╭─ Data for processing

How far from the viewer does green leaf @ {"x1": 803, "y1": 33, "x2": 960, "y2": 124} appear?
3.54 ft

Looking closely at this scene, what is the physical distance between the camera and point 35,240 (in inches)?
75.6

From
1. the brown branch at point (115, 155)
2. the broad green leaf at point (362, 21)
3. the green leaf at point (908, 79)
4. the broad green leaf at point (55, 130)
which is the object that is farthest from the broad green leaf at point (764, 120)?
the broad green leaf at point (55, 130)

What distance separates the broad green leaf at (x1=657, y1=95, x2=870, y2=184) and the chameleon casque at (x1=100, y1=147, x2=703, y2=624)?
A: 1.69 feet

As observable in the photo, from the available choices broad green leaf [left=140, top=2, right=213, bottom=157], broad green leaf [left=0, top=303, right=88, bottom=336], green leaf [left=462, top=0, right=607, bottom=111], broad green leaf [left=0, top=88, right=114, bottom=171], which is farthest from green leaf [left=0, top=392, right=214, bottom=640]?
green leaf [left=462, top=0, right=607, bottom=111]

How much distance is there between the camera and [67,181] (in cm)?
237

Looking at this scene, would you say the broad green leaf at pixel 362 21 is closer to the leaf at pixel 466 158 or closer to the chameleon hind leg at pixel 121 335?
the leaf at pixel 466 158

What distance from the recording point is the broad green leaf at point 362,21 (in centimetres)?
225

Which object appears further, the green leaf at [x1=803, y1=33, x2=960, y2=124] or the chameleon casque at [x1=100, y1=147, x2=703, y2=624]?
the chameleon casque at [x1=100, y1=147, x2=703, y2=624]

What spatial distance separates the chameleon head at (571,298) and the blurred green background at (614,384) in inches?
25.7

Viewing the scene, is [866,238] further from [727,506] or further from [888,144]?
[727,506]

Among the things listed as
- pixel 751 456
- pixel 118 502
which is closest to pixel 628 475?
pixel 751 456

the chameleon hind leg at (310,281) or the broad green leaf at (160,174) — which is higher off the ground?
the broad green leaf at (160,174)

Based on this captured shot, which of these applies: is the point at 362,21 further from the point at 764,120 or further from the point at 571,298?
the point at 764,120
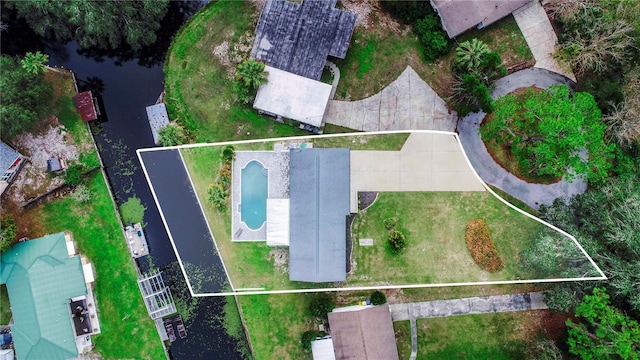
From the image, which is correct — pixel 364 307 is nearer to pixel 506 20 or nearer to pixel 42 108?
pixel 506 20

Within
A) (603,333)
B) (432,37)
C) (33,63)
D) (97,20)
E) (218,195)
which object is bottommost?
(603,333)

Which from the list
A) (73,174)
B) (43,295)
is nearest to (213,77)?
(73,174)

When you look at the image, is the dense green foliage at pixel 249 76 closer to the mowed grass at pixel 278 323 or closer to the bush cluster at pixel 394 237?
the bush cluster at pixel 394 237

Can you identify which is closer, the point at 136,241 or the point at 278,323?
the point at 278,323

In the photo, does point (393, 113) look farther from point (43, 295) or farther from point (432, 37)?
point (43, 295)

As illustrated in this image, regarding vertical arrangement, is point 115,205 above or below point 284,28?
below

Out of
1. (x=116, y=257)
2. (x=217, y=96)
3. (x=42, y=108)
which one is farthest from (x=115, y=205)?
(x=217, y=96)

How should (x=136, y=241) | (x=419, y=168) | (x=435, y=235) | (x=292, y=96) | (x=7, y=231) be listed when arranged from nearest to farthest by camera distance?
(x=419, y=168) < (x=435, y=235) < (x=7, y=231) < (x=292, y=96) < (x=136, y=241)

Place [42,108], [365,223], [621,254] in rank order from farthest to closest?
[42,108] → [365,223] → [621,254]
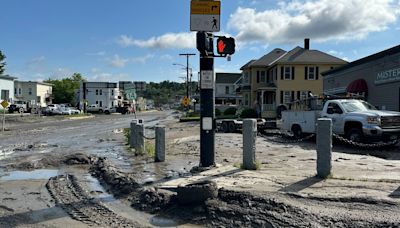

╰─

Stated exercise: Report every line of the material above that contains the word "below", matching case exactly.

Finished answer:
As illustrated in this image, regarding vertical arrangement, is point 115,205 above or below point 284,28?
below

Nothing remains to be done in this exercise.